= Spatial reasoning question data =
<<<<

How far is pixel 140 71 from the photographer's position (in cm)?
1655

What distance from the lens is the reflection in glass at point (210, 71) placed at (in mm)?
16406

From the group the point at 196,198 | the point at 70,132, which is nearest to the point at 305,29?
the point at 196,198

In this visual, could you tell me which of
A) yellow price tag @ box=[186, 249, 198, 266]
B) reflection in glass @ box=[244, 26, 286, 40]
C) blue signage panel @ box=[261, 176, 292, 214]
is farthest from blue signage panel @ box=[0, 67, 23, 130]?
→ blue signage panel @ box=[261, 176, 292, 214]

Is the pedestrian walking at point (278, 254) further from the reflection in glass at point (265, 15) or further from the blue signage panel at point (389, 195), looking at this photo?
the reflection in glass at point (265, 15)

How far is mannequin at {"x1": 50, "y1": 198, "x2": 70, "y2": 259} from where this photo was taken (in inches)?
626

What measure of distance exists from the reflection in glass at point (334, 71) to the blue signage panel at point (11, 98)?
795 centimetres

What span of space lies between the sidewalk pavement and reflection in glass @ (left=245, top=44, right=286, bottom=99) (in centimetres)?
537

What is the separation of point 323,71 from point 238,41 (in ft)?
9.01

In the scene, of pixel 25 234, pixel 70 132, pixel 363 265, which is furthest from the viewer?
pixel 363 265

>>>>

= REQUIREMENTS =
Rewrite the listing above, replacing "mannequin" with "display figure" and leaving everything else unchanged.

= OUTPUT OF THE TASK =
How far is pixel 140 71 from the photographer's position (in cm)?
1655

What distance from the lens is the reflection in glass at point (210, 71) placed at (in mm)?
16406

From the group the point at 196,198 | the point at 70,132, which is nearest to the point at 305,29?
the point at 196,198

In this visual, could you tell me which of
A) yellow price tag @ box=[186, 249, 198, 266]
B) reflection in glass @ box=[244, 26, 286, 40]
C) blue signage panel @ box=[261, 176, 292, 214]
is farthest from blue signage panel @ box=[0, 67, 23, 130]?
→ blue signage panel @ box=[261, 176, 292, 214]

Is the pedestrian walking at point (278, 254) further from the reflection in glass at point (265, 15) or further from the blue signage panel at point (389, 195), looking at this photo?
the reflection in glass at point (265, 15)

How far is display figure at {"x1": 50, "y1": 198, "x2": 70, "y2": 259} from where this photo was taken (in inches)?
626

What measure of distance exists from the reflection in glass at point (334, 71) to the blue signage panel at point (11, 98)?
795 centimetres

What span of space lies between the sidewalk pavement and reflection in glass @ (left=245, top=44, right=286, bottom=99) (in centimetres)?
537

What is the separation of point 323,71 from point 238,41 (in ft)?
9.01

In the scene, of pixel 25 234, pixel 70 132, pixel 363 265, which is furthest from the viewer?
pixel 363 265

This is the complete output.